如果您希望它 100% 准确且速度非常快,请使用此解决方案。

Steps to solve:

解决步骤:

  1. Add a column to your table and index it: ALTER TABLE tablename ADD COLUMN wordcount INT UNSIGNED NULL, ADD INDEX idxtablename_count (wordcount ASC);.
  2. Before doing your INSERT, count the number of words using your application. For example in PHP: $count = str_word_count($somevalue);
  3. During the INSERT, include the value of $countfor the column wordcountlike insert into tablename (col1, col2, col3, wordcount) values (val1, val2, val3, $count);
  1. 向表中添加一列并为其编制索引:ALTER TABLE tablename ADD COLUMN wordcount INT UNSIGNED NULL, ADD INDEX idxtablename_count (wordcount ASC);
  2. 在进行 INSERT 之前,使用您的应用程序计算单词数。例如在 PHP 中:$count = str_word_count($somevalue);
  3. 在插入期间,包括$count列的值,wordcountinsert into tablename (col1, col2, col3, wordcount) values (val1, val2, val3, $count);

Then your select statement becomes super easy, clean, uber-fast, and 100% accurate.

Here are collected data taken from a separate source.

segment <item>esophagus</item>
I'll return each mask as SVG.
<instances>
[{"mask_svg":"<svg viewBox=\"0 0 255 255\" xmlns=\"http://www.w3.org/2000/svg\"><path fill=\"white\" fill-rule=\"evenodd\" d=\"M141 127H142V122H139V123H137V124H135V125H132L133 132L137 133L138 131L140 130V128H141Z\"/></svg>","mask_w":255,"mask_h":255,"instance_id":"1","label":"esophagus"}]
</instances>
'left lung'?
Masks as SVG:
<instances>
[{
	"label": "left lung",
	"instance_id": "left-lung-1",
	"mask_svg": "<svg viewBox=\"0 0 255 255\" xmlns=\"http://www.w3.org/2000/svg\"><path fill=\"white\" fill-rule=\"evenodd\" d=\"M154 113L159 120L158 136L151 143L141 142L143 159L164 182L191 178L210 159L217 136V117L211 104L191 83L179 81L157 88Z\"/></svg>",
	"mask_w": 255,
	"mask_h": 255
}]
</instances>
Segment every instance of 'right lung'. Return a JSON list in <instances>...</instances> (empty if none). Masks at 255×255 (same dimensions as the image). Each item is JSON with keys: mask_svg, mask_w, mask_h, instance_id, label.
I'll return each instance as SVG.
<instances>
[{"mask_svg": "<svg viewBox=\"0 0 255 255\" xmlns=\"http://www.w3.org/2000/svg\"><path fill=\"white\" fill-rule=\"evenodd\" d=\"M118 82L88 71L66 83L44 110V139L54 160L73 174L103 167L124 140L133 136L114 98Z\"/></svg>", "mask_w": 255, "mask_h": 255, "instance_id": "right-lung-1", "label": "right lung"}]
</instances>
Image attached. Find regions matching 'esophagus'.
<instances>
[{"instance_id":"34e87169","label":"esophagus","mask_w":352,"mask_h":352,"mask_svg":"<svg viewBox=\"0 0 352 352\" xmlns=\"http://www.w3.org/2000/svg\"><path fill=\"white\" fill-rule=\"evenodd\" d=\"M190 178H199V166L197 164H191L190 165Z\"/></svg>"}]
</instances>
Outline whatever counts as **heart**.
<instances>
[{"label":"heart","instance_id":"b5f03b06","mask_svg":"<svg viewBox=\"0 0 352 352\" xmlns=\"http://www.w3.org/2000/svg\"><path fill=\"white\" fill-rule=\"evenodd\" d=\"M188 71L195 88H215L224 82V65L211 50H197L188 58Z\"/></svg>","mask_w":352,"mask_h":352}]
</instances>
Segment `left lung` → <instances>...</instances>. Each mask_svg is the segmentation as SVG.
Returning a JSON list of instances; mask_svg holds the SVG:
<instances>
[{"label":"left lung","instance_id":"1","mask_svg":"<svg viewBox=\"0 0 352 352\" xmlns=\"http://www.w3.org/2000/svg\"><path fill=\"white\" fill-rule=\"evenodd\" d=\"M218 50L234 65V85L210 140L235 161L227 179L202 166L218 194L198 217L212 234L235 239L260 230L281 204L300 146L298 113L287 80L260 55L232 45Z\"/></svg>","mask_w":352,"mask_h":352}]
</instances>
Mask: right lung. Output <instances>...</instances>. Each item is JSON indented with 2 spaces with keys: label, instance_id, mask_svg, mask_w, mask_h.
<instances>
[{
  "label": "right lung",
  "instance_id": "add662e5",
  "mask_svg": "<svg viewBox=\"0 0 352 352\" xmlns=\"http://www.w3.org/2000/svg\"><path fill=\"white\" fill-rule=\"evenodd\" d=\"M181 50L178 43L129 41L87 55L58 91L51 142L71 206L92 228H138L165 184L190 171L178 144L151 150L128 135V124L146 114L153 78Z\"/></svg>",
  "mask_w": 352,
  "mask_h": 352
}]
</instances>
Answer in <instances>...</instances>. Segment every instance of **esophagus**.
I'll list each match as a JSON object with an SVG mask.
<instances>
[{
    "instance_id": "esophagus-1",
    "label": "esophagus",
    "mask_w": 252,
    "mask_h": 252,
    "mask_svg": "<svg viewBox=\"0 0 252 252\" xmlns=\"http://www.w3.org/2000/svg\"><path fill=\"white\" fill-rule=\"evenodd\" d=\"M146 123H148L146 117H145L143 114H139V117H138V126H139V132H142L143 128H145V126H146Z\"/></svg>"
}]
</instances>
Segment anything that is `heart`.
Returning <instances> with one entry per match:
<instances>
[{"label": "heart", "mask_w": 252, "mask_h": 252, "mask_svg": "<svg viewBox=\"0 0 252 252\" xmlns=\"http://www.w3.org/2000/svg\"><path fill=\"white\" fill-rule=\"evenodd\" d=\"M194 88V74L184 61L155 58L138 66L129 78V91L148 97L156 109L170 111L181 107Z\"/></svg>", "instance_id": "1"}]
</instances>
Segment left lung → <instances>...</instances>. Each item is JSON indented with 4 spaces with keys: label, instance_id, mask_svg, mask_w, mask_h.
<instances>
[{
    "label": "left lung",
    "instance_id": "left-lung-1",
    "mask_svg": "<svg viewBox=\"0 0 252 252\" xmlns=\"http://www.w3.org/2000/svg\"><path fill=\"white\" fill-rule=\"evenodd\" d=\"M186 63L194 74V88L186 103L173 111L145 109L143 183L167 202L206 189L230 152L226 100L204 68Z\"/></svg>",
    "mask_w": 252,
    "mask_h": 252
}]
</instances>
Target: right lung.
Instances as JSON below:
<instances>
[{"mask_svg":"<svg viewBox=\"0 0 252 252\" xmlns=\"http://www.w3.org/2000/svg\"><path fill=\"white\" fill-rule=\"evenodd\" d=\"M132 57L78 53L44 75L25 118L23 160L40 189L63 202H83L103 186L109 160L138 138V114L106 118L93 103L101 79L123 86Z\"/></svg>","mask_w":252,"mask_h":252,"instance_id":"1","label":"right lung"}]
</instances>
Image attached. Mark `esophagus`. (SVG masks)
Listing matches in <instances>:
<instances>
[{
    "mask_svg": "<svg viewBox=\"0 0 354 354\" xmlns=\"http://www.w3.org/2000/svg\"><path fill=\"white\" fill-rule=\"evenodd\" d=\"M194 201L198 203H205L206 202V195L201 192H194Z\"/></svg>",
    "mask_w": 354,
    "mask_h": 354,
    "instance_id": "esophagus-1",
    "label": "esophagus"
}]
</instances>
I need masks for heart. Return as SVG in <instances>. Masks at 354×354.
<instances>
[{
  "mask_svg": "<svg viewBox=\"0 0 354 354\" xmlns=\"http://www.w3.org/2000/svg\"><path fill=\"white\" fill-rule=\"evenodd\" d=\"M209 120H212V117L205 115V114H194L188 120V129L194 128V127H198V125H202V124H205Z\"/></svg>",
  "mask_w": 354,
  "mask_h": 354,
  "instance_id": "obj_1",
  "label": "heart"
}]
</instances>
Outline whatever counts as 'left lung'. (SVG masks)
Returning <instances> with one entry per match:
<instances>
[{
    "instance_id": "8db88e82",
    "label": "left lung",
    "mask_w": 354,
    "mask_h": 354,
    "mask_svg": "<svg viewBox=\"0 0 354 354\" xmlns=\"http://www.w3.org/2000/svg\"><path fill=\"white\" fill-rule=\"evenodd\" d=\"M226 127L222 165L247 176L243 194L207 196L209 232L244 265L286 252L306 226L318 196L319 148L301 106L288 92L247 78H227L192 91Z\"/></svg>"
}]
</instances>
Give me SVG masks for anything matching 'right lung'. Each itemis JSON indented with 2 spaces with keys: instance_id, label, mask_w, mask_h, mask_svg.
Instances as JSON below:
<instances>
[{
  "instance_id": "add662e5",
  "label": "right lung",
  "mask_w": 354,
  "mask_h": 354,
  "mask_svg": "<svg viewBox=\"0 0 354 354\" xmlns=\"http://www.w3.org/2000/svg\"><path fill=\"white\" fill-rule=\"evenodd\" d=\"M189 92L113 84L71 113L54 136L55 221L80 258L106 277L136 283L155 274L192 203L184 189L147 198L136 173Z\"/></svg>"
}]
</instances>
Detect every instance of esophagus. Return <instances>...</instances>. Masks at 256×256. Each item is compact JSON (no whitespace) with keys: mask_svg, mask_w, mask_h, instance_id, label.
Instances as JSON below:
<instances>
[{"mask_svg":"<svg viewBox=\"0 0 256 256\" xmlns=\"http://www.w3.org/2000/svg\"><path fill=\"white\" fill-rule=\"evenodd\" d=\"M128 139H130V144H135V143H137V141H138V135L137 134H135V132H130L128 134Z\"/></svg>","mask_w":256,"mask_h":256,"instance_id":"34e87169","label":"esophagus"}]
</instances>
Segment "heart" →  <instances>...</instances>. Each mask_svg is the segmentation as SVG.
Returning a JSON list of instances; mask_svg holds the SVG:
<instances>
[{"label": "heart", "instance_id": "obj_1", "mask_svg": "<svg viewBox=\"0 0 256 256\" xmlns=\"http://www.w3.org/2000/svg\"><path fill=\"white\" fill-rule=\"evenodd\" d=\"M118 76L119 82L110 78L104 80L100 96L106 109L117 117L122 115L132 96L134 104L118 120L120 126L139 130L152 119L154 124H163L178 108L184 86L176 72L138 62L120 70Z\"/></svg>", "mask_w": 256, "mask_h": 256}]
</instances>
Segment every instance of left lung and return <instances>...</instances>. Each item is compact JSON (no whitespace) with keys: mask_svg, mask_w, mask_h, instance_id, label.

然后你的 select 语句变得超级简单、干净、超级快速和 100% 准确。

select * from tablename where wordcount >= 3;

select * from tablename where wordcount >= 3;

Also remember when you are updating any rows that you will need to recount the words for that column.

还要记住,当您更新任何需要重新计算该列单词的行时。

回答by Trideep Rath

For "n" or more words

对于“n”个或更多单词

select *
from table
where (length(column)- length(replace(column, " ", "")) + 1) >= n

PS: This would not work if words have multiple spaces between them.

PS:如果单词之间有多个空格,这将不起作用。

回答by Madhivanan

To handle multiple spaces too, use the method shown here

要处理多个空格,请使用此处显示的方法

Declare @s varchar(100)
set @s='  See      how many                        words this      has  '
set @s=ltrim(rtrim(@s))

while charindex('  ',@s)>0
Begin
    set @s=replace(@s,'  ',' ')
end

select len(@s)-len(replace(@s,' ',''))+1 as word_count

https://exploresql.com/2018/07/31/how-to-count-number-of-words-in-a-sentence/

https://exploresql.com/2018/07/31/how-to-count-number-of-words-in-a-sentence/

回答by AmericanTourist

I think David nailed it above. However, as a more complete answer:

我认为大卫把它钉在了上面。但是,作为更完整的答案:

LENGTH(RTRIM(LTRIM(REPLACE(column1,'  ', ' ')))) - LENGTH(REPLACE(RTRIM(LTRIM(REPLACE(column1, '  ', ' '))), ' ', '')) + 1 AS number_of_words

This will remove double spaces, as well as leading and trailing spaces in your string.

这将删除字符串中的双空格以及前导和尾随空格。

Of course, you may go further by adding replacements for more than 2 spaces in a row...

当然,您可以通过连续添加超过 2 个空格的替换来进一步...

回答by Shahar

This can work:

这可以工作:

SUM(LENGTH(a) - LENGTH(REPLACE(a, ' ', '')) + 1)

Where ais the string column. It will count the number of spaces, which is 1 less than the number of words.

a字符串列在哪里。它将计算空格数,比单词数少 1。